En effet, le coût de délivrance du permis d’exploitation aérienne passe désormais de 215 millions de F CFA à 3,5 millions de F CFA tandis que son renouvellement passe de 108 millions de F CFA à 1,4 million de F CFA.
Par ailleurs, les frais d’immatriculation des aéronefs ainsi que ceux liés aux certificats de navigabilité connaissent également des baisses de plus de 90 %.
Selon le gouvernement, cette réforme vise à « faciliter l’arrivée de nouvelles compagnies, favoriser l’ouverture de nouvelles lignes, renforcer la concurrence et accroître le trafic aérien ».

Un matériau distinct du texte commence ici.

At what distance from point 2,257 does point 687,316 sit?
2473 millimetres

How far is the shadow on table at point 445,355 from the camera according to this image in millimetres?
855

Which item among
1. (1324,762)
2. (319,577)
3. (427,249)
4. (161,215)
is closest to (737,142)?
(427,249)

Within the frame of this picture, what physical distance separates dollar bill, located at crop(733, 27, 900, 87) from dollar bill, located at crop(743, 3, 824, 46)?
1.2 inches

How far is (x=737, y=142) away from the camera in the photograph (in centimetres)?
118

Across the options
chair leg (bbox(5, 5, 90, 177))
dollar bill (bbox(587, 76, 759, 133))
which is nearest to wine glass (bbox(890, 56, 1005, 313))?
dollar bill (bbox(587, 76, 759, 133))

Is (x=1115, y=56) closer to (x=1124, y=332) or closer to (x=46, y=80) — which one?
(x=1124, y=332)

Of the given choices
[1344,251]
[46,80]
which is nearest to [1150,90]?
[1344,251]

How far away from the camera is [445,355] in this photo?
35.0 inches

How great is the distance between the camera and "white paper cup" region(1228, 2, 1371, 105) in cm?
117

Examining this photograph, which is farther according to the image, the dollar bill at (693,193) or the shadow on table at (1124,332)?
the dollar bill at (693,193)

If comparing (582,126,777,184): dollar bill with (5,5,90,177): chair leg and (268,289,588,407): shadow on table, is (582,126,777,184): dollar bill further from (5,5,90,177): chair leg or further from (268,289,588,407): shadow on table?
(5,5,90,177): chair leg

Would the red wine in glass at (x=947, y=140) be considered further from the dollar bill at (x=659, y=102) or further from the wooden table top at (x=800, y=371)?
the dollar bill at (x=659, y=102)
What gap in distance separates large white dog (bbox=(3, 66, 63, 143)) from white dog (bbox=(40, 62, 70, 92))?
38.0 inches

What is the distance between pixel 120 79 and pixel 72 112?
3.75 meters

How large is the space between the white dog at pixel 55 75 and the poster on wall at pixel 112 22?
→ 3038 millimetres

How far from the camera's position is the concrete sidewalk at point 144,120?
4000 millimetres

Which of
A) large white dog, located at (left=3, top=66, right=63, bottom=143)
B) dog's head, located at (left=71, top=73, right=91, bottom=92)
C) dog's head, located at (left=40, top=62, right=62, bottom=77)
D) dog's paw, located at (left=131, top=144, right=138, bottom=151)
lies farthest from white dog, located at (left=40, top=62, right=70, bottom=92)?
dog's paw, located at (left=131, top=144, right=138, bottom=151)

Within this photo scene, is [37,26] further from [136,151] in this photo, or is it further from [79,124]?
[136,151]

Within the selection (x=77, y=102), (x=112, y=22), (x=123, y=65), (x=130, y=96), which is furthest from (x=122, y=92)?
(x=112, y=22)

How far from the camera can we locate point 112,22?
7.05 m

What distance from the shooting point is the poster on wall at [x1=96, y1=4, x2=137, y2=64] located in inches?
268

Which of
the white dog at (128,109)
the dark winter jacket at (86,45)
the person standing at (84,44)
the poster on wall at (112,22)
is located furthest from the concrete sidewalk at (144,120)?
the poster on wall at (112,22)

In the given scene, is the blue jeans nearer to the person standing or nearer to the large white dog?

À terme, la réforme devrait également contribuer à une baisse du coût des billets pour les passagers.
Au demeurant, cette décision ouvre en dehors de l’accessibilité aérienne, de nouvelles perspectives pour le développement des activités de maintenance, la formation aux métiers de l’aéronautique, la création d’emplois qualifiés et le renforcement des compétences techniques nationales.
Le Togo affirme ainsi à travers cette réforme, sa volonté de bâtir un secteur aérien plus ouvert, plus intégré et plus compétitif, au service de la mobilité, des échanges commerciaux et du développement économique.